D. Create a Dataflow job using the Apache Beam FileIO and BigQueryIO connectors with a local runner.
Question 28
Your organization uses Dataflow pipelines to process real-time financial transactions. You discover that one of your Dataflow jobs has failed. You need to troubleshoot the issue as quickly as possible. What should you do?
A. Set up a Cloud Monitoring dashboard to track key Dataflow metrics, such as data throughput, error rates, and resource utilization.
B. Create a custom script to periodically poll the Dataflow API for job status updates, and send email alerts if any errors are identified.
C. Navigate to the Dataflow Jobs page in the Google Cloud console. Use the job logs and worker logs to identify the error.
D. Use the gcloud CLI tool to retrieve job metrics and logs, and analyze them for errors and performance bottlenecks.
Question 29
Your company uses Looker to generate and share reports with various stakeholders. You have a complex dashboard with several visualizations that needs to be delivered to specific stakeholders on a recurring basis, with customized filters applied for each recipient. You need an efficient and scalable solution to automate the delivery of this customized dashboard. You want to follow the Google-recommended approach. What should you do?
A. Create a separate LookML model for each stakeholder with predefined filters, and schedule the dashboards using the Looker Scheduler.
B. Create a script using the Looker Python SDK, and configure user attribute filter values. Generate a new scheduled plan for each stakeholder.
C. Embed the Looker dashboard in a custom web application, and use the application's scheduling features to send the report with personalized filters.
D. Use the Looker Scheduler with a user attribute filter on the dashboard, and send the dashboard with personalized filters to each stakeholder based on their attributes.
Question 30
You are predicting customer churn for a subscription-based service. You have a 50 PB historical customer dataset in BigQuery that includes demographics, subscription information, and engagement metrics. You want to build a churn prediction model with minimal overhead. You want to follow the Google-recommended approach. What should you do?

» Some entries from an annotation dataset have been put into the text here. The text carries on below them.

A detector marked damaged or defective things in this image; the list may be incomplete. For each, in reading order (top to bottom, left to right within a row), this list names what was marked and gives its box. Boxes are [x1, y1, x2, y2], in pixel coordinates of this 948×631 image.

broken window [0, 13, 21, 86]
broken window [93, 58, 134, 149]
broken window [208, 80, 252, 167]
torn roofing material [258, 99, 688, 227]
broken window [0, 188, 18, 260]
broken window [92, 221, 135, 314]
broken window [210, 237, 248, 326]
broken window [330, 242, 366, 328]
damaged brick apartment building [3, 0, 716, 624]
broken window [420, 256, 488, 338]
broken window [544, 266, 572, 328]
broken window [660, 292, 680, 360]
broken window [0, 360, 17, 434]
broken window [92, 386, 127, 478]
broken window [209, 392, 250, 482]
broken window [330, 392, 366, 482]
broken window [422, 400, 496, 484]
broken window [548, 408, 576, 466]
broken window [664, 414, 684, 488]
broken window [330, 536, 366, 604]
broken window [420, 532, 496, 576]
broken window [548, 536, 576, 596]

A. Export the data from BigQuery to a local machine. Use scikit-learn in a Jupyter notebook to build the churn prediction model.
B. Use Dataproc to create a Spark cluster. Use the Spark MLlib within the cluster to build the churn prediction model.
C. Create a Looker dashboard that is connected to BigQuery. Use LookML to predict churn.
D. Use the BigQuery Python client library in a Jupyter notebook to query and preprocess the data in BigQuery. Use the CREATE MODEL statement in BigQueryML to train the churn prediction model.